De acordo com Marx devemos situar a fase inicial do capitalismo na

Inglaterra, não no século XII como faz Pirenne (que pensa principalmente na

Holanda), nem mesmo no século XIV com seu comércio urbano e ligas

artesanais como fazem outros, mas na segunda metade do século XVI e início

do século XVII, quando o capital começou a penetrar na produção em

proporções consideráveis, na forma de uma relação bem amadurecida entre

capitalistas e assalariados e também na forma de subordinação dos artesãos

domésticos, que trabalhavam em seus próprios lares para um capitalista.

Não se pode negar que antes disso já podem ser encontrados exemplos

de uma situação transitória em que o artesão perdera grande parte de sua

independência, em face da dívida ou monopólio dos comerciantes

atacadistas, e apresentava relações de alguma dependência com um

mercado, dono de capital. Além disso, no século XIV já existiam camponeses

com um bom padrão de vida na aldeia, comerciantes locais e trabalhadores

proprietários nos artesanatos urbanos que já empregavam trabalho

assalariado. Todavia tais casos foram pouco numerosos, de modo que não

justifica situar a fase inicial do capitalismo8.

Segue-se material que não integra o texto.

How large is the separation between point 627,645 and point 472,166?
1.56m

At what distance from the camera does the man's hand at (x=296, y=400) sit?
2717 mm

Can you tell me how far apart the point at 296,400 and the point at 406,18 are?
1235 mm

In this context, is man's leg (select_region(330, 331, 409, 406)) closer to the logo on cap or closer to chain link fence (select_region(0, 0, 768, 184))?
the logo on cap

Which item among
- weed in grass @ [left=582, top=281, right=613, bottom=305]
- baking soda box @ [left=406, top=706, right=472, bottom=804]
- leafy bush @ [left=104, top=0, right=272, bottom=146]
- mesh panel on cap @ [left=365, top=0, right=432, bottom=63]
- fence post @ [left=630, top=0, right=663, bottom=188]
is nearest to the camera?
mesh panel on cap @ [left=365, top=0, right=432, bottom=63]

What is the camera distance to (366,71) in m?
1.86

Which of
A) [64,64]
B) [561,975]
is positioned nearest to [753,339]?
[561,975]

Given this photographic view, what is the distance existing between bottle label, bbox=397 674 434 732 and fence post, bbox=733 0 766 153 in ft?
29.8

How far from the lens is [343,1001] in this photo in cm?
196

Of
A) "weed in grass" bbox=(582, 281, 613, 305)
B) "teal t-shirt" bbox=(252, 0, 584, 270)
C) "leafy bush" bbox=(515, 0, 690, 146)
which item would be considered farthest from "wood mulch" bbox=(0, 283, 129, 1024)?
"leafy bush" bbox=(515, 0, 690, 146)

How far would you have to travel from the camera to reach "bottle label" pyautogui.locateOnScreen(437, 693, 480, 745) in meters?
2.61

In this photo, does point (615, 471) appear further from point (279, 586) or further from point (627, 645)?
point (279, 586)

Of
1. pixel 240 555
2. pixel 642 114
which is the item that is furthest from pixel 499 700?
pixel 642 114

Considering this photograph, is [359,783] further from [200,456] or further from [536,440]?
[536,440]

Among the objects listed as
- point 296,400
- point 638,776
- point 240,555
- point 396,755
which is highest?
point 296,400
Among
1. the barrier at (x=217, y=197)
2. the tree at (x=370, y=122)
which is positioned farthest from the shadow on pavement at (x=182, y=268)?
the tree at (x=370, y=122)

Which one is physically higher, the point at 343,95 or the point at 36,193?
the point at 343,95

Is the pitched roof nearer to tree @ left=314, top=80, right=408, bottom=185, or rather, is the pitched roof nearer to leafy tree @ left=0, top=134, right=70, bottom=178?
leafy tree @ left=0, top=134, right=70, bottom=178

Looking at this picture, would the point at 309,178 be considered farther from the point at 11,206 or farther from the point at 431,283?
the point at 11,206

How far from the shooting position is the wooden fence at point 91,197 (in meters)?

Qualquer que seja a forma de relação entre um modo capitalista de

produção e uma classe particular de capitalistas, estes, até as décadas finais

da era dos Tudor, não alcançaram importância decisiva como influência sobre

o desenvolvimento social e econômico. A partir desta década, dois momentos

são decisivos: (a) século XVII, com suas transformações políticas e sociais,

inclusive a luta dentro das corporações privilegiadas e a luta parlamentar

contra o monopólio; (b) final do século XVIII e primeira metade do século XIX,

com a Revolução Industrial, que representou a transição de um estágio inicial

8 Maurice Hebert Dobb, op. cit., p. 15.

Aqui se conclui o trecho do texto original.